Pour éviter que la situation ne dégénère, il convient de respecter une règle essentielle : les grands-parents ne doivent surtout pas contredire les décisions des parents en présence des enfants. Décrédibiliser les parents est le meilleur moyen de détériorer les relations familiales. C’est aussi encourager les enfants à s’engouffrer dans ces désaccords.

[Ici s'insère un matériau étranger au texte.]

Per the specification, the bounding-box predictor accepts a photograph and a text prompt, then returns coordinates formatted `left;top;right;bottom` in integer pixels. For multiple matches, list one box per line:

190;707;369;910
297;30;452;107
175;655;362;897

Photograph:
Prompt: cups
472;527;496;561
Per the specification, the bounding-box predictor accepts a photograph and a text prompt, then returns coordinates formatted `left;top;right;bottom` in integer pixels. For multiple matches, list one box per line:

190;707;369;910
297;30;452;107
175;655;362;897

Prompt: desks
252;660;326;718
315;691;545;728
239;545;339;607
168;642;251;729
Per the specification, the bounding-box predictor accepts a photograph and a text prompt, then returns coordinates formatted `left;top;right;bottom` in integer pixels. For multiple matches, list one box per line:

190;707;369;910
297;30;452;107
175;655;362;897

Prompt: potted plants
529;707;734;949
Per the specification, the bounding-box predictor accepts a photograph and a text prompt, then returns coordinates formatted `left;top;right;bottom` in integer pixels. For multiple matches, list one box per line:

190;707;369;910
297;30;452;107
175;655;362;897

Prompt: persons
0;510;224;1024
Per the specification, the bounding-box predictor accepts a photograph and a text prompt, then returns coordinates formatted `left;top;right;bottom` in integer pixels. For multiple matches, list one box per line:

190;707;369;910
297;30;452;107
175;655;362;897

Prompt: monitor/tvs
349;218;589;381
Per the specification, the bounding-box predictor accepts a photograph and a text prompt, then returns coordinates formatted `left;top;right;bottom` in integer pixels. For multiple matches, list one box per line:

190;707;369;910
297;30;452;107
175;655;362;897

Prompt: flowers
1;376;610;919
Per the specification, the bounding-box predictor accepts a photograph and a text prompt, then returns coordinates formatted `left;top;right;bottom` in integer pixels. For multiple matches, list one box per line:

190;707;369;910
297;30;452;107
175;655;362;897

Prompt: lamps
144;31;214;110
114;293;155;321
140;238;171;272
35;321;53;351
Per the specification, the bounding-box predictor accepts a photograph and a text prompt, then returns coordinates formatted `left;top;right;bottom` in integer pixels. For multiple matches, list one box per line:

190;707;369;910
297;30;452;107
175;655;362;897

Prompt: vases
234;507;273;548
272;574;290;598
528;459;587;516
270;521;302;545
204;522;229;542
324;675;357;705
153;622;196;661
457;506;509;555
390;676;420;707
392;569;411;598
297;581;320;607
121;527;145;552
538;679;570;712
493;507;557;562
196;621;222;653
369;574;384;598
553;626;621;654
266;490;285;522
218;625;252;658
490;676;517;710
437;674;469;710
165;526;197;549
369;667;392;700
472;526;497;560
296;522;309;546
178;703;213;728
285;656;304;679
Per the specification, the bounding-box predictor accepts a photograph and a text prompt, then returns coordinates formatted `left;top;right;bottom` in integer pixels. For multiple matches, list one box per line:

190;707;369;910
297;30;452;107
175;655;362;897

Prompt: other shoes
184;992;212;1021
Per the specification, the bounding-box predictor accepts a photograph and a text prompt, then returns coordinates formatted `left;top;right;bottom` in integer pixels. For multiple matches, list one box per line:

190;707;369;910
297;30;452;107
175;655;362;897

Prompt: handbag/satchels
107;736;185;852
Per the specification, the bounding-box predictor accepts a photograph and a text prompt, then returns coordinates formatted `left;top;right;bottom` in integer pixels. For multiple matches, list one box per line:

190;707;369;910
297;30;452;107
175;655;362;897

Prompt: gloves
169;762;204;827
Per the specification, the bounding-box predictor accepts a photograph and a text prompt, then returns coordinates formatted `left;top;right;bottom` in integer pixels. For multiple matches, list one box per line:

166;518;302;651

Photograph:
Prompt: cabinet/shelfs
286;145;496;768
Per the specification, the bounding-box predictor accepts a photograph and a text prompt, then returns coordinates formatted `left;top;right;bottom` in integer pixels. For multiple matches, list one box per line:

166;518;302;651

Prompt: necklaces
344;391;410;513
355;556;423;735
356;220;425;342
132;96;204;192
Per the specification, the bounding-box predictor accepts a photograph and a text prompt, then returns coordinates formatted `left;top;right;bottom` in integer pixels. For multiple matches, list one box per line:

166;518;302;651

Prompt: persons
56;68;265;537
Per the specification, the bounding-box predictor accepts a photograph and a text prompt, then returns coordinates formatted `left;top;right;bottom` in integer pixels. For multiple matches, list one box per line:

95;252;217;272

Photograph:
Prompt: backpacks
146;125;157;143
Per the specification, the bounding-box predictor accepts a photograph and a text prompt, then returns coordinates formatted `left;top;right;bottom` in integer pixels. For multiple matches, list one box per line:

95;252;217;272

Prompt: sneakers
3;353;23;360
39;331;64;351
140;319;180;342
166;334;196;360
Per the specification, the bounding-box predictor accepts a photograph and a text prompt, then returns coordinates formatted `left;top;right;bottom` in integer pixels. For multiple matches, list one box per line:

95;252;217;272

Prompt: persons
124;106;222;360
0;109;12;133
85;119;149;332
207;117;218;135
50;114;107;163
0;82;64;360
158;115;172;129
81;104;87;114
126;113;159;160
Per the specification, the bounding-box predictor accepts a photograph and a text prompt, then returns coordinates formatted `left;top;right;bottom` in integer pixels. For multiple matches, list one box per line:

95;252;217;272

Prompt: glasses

Le parent reste le référent en matière d’éducation de l’enfant, que ses choix plaisent ou non aux grands-parents (alimentation, port ou non de la tétine, religion…). Après cela, tout est une question de compromis. Il faut savoir être indulgent et permettre à chacun de trouver sa place dans le respect de son mode de vie. Aux parents, le droit de faire leurs propres expériences, et parfois leurs propres erreurs, car aucun parent n’est parfait. Aux grands-parents, le droit d’être eux et pas simplement le prolongement éducatif des parents.
Les enfants sont d’ailleurs tout à fait capables de faire la différence entre les parents et les grands-parents. Si les règles changent légèrement d’une maison à l’autre, ils sauront s’adapter. Je dirais même que c’est toute la richesse des grands-parents que de proposer un autre univers à l’enfant qui va pouvoir expérimenter d’autres relations sociales. Enfin, gardons en tête que les grands-parents ont un immense privilège, celui de ne pas être les premiers éducateurs de l’enfant. Leur rôle est unique : ils sont là avant tout pour lui apporter de l’amour, une oreille attentive et des moments de complicité. Alors il ne leur reste plus qu’à profiter de ce lien intergénérationnel unique.